As young Lydia seems to sense with her reply, as short and clear as it is eloquent, the simplicity of their love is, from that moment forth, lost forever. When they meet again by chance ten years later at the theatre, Lydia feels the burning gaze of Arvid, who has become a critic for all the shows held in Stockholm, on the back of her neck. Both of them have married for convenience and have a daughter each, named Marianne and Anne-Marie respectively – as the unbreakable bond between their two hearts has found other ways, undetectable to others, to take form, despite their separation. Arvid lives with Dagmar, a sweet young woman surrounded by lovely relatives, spirited and easy-going, and Lydia lives with an older rich man. Even so, in an instant, their desire for one another, to physically be with one another, is clear, eclipsing all possible objections.

DATA:

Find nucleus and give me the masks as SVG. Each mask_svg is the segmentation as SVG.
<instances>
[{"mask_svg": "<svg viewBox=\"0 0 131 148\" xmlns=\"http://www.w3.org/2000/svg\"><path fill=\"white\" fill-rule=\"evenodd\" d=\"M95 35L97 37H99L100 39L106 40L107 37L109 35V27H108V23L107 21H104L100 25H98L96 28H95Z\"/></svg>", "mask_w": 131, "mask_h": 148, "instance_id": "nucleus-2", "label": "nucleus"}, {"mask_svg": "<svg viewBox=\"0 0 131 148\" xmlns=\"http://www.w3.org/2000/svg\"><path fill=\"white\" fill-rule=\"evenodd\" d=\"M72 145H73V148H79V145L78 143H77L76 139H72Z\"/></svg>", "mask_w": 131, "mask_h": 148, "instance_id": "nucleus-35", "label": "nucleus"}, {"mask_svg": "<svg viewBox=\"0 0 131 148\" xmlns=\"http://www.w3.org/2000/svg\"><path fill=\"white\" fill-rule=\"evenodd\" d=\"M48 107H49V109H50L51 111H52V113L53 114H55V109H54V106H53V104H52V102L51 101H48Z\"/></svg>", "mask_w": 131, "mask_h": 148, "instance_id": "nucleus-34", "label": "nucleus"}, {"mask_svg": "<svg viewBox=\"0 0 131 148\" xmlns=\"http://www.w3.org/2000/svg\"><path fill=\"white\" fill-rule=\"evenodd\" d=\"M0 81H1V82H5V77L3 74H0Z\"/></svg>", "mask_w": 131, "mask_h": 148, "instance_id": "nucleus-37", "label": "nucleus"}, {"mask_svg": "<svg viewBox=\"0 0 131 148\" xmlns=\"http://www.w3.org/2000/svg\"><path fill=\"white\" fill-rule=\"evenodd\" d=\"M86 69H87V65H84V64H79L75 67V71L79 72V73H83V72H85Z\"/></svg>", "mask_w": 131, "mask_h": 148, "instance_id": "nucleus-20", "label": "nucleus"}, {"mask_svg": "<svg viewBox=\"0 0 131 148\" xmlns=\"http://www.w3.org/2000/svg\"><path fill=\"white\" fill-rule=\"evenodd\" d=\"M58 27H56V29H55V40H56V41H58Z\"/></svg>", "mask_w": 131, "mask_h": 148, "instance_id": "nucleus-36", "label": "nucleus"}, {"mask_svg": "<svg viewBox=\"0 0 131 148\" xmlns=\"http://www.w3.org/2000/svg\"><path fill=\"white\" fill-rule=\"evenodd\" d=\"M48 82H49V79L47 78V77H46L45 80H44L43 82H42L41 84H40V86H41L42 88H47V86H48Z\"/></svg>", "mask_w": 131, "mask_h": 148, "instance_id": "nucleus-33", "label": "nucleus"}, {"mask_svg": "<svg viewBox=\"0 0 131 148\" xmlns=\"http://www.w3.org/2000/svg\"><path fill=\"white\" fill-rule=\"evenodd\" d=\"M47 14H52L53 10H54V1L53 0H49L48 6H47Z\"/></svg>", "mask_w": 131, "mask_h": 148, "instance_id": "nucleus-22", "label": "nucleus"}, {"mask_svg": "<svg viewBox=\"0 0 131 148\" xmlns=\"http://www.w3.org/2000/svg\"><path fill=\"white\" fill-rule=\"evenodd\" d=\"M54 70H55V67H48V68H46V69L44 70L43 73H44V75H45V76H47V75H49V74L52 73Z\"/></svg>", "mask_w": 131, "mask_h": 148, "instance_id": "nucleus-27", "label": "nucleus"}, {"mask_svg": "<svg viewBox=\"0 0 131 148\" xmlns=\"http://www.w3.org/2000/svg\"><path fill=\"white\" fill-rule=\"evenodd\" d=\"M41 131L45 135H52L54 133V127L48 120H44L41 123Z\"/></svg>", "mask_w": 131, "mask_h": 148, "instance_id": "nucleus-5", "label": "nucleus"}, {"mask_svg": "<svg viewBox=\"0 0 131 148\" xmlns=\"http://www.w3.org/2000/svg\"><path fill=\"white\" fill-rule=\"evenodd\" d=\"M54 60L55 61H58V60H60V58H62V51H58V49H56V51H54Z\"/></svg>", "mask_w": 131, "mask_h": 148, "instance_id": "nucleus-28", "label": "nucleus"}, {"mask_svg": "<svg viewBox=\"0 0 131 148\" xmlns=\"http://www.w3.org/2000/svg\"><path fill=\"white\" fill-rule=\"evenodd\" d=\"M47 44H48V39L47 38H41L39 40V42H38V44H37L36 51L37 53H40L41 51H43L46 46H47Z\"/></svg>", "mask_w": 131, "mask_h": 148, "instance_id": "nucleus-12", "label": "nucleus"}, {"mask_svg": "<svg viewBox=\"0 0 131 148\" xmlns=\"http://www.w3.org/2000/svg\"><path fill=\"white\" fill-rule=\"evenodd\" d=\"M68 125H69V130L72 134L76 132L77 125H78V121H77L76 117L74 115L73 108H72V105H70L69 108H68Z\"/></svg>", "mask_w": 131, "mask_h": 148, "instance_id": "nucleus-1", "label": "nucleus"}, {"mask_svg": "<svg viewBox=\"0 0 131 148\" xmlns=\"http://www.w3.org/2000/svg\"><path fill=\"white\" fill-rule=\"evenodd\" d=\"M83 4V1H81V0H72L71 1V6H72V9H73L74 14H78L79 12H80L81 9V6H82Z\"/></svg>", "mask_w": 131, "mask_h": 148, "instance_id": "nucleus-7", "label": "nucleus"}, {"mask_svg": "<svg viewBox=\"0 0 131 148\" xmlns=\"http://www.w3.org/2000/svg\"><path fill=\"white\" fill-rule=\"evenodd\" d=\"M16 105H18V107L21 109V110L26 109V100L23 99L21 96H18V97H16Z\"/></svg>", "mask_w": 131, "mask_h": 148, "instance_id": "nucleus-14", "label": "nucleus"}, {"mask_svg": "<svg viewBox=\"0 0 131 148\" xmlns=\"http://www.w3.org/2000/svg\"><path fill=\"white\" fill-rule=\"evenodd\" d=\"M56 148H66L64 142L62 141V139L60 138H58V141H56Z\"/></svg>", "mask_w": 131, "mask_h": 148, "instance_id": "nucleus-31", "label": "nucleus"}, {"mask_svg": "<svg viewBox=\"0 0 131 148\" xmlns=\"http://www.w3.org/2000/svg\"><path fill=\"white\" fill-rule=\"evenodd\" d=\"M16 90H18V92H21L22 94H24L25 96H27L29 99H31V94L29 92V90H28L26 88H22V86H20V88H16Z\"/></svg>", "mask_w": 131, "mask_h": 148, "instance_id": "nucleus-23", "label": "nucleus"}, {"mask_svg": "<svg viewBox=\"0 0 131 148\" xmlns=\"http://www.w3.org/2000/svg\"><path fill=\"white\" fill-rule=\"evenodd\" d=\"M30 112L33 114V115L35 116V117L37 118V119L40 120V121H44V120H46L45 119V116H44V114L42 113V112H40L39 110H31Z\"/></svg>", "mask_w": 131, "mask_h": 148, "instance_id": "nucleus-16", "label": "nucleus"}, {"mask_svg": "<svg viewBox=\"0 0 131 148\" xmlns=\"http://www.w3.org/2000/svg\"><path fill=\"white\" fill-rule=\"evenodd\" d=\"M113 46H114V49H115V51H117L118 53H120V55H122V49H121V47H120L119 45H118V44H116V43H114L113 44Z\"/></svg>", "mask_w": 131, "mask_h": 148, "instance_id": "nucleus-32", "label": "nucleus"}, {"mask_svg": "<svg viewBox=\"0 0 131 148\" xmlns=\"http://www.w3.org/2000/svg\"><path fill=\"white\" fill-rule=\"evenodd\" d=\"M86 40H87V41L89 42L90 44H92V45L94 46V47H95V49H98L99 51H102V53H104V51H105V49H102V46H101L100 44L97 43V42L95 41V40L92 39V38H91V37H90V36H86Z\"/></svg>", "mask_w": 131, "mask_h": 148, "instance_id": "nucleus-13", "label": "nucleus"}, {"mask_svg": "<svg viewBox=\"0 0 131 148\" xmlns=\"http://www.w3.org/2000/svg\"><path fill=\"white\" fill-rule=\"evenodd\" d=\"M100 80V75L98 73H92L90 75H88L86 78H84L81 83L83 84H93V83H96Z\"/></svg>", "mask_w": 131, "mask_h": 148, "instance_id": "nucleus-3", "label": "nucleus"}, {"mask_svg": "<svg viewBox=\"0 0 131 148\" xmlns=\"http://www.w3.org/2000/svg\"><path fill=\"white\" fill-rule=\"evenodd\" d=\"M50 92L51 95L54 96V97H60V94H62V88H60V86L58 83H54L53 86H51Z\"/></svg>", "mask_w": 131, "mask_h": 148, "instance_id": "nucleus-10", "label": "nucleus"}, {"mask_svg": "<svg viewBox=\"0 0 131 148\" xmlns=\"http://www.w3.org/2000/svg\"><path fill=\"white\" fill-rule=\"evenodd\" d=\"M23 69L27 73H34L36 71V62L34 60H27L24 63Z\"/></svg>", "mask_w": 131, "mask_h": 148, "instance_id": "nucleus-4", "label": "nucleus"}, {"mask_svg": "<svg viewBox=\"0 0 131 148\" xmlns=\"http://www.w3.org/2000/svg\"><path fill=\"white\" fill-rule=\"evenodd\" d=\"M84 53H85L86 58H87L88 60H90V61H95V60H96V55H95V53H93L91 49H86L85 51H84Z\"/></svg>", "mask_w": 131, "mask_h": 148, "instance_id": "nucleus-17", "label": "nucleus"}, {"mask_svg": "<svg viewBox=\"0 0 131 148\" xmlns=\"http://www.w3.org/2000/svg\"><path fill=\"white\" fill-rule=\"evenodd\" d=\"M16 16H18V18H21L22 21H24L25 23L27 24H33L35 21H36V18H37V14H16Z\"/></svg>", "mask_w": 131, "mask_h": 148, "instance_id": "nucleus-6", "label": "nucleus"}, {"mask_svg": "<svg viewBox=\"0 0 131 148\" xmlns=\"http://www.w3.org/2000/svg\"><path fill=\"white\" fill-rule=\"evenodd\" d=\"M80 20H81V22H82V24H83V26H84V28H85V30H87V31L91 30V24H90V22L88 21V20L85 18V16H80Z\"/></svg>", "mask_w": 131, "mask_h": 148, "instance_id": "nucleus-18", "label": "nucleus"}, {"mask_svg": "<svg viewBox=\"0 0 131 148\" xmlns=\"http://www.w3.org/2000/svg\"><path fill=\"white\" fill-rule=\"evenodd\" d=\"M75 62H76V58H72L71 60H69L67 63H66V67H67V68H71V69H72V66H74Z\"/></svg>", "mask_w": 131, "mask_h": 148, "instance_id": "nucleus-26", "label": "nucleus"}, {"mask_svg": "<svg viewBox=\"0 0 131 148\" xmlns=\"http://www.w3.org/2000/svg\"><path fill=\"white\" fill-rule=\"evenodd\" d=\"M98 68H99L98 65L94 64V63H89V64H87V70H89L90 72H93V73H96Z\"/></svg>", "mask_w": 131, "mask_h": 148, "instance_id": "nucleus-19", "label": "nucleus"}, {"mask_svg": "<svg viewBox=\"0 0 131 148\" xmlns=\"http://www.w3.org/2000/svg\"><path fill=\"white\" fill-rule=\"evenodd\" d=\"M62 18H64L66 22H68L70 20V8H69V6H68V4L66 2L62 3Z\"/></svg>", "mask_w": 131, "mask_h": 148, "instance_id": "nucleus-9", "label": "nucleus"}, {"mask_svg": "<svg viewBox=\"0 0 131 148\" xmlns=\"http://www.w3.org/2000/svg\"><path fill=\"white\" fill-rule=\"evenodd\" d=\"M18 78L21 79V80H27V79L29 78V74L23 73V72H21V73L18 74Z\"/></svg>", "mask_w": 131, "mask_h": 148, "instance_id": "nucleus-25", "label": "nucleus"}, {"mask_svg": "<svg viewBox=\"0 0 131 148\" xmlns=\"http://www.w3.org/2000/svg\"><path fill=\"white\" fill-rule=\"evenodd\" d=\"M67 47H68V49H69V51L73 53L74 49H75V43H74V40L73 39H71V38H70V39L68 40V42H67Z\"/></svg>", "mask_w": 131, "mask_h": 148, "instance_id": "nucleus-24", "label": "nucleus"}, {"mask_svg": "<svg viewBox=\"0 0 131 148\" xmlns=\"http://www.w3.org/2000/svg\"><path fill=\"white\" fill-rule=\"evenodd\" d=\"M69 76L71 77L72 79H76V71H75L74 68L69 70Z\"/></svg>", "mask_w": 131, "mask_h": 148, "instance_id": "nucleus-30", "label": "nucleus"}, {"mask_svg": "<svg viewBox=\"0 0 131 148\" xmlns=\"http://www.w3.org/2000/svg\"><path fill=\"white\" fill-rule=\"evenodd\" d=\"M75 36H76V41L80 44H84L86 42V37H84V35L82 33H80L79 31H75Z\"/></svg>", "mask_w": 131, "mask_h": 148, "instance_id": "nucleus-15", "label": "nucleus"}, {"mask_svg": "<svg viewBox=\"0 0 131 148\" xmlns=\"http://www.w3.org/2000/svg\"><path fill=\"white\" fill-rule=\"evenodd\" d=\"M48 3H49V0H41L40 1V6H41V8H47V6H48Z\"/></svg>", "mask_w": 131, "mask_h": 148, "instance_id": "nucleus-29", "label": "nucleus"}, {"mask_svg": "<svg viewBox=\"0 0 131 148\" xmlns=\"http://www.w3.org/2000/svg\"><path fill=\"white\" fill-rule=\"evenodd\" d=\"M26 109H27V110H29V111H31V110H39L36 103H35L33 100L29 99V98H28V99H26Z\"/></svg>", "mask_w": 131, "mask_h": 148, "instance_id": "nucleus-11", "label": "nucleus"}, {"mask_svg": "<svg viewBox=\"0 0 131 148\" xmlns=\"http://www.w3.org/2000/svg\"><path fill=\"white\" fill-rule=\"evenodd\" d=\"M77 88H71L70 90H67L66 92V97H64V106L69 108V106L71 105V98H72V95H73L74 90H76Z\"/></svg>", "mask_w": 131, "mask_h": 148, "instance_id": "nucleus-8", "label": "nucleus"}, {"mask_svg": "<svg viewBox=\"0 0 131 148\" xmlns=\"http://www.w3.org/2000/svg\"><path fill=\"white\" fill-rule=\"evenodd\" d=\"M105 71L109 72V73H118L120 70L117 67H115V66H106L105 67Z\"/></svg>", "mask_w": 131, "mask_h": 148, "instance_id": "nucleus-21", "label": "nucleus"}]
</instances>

EXERCISE REQUIREMENTS:
Rewrite the passage about Lydia and Arvid, starting with "As young Lydia" and going on through "all possible objections.", with "theatre" changed to "concert hall".

EXERCISE ANSWER:
As young Lydia seems to sense with her reply, as short and clear as it is eloquent, the simplicity of their love is, from that moment forth, lost forever. When they meet again by chance ten years later at the concert hall, Lydia feels the burning gaze of Arvid, who has become a critic for all the shows held in Stockholm, on the back of her neck. Both of them have married for convenience and have a daughter each, named Marianne and Anne-Marie respectively – as the unbreakable bond between their two hearts has found other ways, undetectable to others, to take form, despite their separation. Arvid lives with Dagmar, a sweet young woman surrounded by lovely relatives, spirited and easy-going, and Lydia lives with an older rich man. Even so, in an instant, their desire for one another, to physically be with one another, is clear, eclipsing all possible objections.